Saved data entries

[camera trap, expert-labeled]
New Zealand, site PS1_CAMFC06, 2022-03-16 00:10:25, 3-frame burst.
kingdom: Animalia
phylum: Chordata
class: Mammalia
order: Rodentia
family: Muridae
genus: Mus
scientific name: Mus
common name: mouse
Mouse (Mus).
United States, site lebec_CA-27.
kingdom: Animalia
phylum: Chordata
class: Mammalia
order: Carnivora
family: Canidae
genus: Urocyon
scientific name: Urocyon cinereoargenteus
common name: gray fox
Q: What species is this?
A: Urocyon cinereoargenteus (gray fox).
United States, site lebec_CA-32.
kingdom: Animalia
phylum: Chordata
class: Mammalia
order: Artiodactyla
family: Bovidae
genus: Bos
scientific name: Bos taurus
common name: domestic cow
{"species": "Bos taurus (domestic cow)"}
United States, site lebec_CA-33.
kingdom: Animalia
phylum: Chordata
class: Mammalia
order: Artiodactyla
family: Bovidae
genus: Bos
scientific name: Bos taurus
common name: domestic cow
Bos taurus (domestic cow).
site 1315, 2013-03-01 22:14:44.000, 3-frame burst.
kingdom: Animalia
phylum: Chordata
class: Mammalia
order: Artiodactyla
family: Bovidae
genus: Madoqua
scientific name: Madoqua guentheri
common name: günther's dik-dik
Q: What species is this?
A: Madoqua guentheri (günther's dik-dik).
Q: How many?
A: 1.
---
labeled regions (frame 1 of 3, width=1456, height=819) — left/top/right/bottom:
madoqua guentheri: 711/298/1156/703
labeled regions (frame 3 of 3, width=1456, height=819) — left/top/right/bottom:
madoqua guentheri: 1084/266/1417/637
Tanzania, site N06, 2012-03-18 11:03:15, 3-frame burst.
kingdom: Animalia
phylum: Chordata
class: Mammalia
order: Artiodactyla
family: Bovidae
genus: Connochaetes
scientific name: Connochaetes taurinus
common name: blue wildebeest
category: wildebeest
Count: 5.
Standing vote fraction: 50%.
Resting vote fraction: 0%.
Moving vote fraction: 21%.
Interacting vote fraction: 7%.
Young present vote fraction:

## Task details
Above are some lines. Repeat exactly, and only, those from the line that has "scientific name: Urocyon cinereoargenteus" through the line that has "United States, site lebec_CA-33.".

## Written response
scientific name: Urocyon cinereoargenteus
common name: gray fox
Q: What species is this?
A: Urocyon cinereoargenteus (gray fox).
United States, site lebec_CA-32.
kingdom: Animalia
phylum: Chordata
class: Mammalia
order: Artiodactyla
family: Bovidae
genus: Bos
scientific name: Bos taurus
common name: domestic cow
{"species": "Bos taurus (domestic cow)"}
United States, site lebec_CA-33.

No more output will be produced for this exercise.